- **Page excerpt**:
>> Start

# The chicks are 14 days old



## Maryellen (Jan 21, 2015)

They are growing like weeds. One silkie mix likes to go on the top roost and fly up to me when I'm sitting on the couch.


----------



## chickenqueen (Jan 9, 2016)

Awww!!!They are so precious!!!I'm glad to hear the remaining Bredas are doing good.I was going to ask about them...I liked seeing them in your lap,I'm not the only one.I showed Dale your pics and one Dawg posted.He just shook his head LOL


----------



## Maryellen (Jan 21, 2015)

This one napped in my hair on my neck


----------



## seminole wind (Aug 22, 2015)

2 weeks already?


----------



## Maryellen (Jan 21, 2015)

Yep they were born march 1st


----------



## Maryellen (Jan 21, 2015)

The lone one is 11 days old, that one was born 3 says after the first set.


----------



## Maryellen (Jan 21, 2015)

The silkie mixes,are brazen. When I have the top open they fly up to the cage ledge..


----------



## Maryellen (Jan 21, 2015)

Silkie breda feet


----------



## Maryellen (Jan 21, 2015)




----------



## Maryellen (Jan 21, 2015)




----------



## Maryellen (Jan 21, 2015)

I think I have all males ......nooooooooo


----------



## dawg53 (Aug 25, 2015)

Maryellen said:


> I think I have all males ......nooooooooo


Uh oh what makes you think that?


----------



## Maryellen (Jan 21, 2015)

>> End

- **Data records**:
>> Start

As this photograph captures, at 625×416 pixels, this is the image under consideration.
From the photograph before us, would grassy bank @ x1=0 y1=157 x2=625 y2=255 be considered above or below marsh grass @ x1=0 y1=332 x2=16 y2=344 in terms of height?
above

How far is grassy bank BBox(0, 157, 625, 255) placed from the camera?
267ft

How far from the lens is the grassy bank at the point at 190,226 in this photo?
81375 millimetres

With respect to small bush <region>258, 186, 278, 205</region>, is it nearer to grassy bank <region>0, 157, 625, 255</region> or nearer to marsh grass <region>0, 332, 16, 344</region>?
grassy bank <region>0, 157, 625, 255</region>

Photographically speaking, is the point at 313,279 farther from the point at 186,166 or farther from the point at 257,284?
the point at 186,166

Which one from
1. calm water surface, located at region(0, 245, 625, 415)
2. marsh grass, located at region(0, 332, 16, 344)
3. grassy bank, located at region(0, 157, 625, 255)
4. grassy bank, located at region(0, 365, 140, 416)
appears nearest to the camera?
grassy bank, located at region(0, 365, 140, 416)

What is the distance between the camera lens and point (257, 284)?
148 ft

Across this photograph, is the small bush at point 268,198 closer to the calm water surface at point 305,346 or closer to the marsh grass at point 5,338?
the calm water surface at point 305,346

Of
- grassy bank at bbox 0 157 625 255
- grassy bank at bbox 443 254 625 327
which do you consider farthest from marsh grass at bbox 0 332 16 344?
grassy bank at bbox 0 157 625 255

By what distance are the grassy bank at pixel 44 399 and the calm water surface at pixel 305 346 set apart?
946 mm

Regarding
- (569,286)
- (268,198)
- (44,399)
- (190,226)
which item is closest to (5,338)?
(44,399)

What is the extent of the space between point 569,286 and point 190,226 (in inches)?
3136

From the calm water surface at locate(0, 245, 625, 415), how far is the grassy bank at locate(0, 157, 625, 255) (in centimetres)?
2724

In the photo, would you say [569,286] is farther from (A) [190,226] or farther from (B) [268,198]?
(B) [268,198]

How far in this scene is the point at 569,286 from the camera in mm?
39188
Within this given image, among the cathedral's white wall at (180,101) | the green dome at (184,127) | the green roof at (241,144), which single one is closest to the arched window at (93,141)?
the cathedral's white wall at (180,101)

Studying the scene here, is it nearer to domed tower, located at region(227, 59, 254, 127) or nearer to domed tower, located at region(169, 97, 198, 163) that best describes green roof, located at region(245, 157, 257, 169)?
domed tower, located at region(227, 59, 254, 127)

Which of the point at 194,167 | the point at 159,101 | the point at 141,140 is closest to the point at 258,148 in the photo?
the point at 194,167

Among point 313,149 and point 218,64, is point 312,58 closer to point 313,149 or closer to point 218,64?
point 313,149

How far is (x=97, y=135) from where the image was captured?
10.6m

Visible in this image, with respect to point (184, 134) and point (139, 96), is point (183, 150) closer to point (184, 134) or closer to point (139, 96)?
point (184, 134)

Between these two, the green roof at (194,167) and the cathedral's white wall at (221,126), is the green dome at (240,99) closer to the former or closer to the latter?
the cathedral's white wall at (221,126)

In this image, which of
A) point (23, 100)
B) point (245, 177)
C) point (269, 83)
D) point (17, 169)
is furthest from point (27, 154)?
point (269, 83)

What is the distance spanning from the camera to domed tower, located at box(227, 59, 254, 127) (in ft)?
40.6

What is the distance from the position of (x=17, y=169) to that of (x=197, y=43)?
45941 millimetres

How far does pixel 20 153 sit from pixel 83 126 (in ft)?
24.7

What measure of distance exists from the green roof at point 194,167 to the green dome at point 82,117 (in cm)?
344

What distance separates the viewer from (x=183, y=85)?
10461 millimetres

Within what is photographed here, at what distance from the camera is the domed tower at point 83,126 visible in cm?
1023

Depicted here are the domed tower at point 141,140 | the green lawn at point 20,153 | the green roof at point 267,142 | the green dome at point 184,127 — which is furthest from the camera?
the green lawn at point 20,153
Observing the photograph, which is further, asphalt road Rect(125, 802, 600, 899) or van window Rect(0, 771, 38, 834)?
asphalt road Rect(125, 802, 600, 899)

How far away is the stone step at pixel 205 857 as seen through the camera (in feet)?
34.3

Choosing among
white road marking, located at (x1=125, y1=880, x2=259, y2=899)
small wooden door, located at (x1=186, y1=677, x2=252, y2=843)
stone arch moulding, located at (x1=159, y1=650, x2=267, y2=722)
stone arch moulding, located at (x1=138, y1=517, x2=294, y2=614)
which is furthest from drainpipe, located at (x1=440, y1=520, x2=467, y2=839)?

>> End

- **Task set**:
1. In the forum thread about the 14-day-old chicks, what do the silkie mixes do when the top is open?
2. Carry on the forum thread about the 14-day-old chicks from the point at which it stops.

- **Responses**:
1. They fly up to the cage ledge.

2.
They all have the same tail set like a roo, one has a tail set sorta like a pullet,but the rest have tail sets like a roo. They all have big legs and feet, and are just acting like roos.. I'm really hoping the bredas I get at least one female, I'm keeping a male for breeding so that's ok. The silkie mixes were supposed to go to a friend if female, but they too are acting male. The 1 cuckoo maran rir langshan mix has a prominent comb, big legs and feet, and is just now getting tail feathers and back feathers in. 
Now I'm really hoping I'm very wrong and instead of 9 males I get a few females.. it's just odd that the 4 largest chicks jump out the brooder every chance they get when it's open, which being so brazen is usually roos. I so hope I am wrong and I get more females


----------



## chickenqueen (Jan 9, 2016)

You worry too much and it isn't good for you.My pullets usually start jumping out first and seem to be more adventurous.One of the roosters I hatched out last year did nothing but sleep his first 2 months.Surely you'll have some girls....


----------



## Maryellen (Jan 21, 2015)

Oh CQ,I'm not worrying , I don't worry about much lol, it's easier to say they are all male ,when they prove me wrong it's a nice surprise lol....


----------



## chickenqueen (Jan 9, 2016)

Been there,done that so I know how you feel.I quit trying to figure it out-they are what they are....


----------



## Maryellen (Jan 21, 2015)

Yep I agree. I'll just wait and see in a few months lol


----------



## chickenqueen (Jan 9, 2016)

I'm jealous!!!I want some chicks,too,but I can't.The goslings will be here in 5 weeks(they aren't even made yet!!!) and I can't wait.My maternal instincts are kicking in.I love watching the chicks.They are so cute!!!I especially love when they want to be with you and jump up to be near you.I hope the goslings are as cute and lovable.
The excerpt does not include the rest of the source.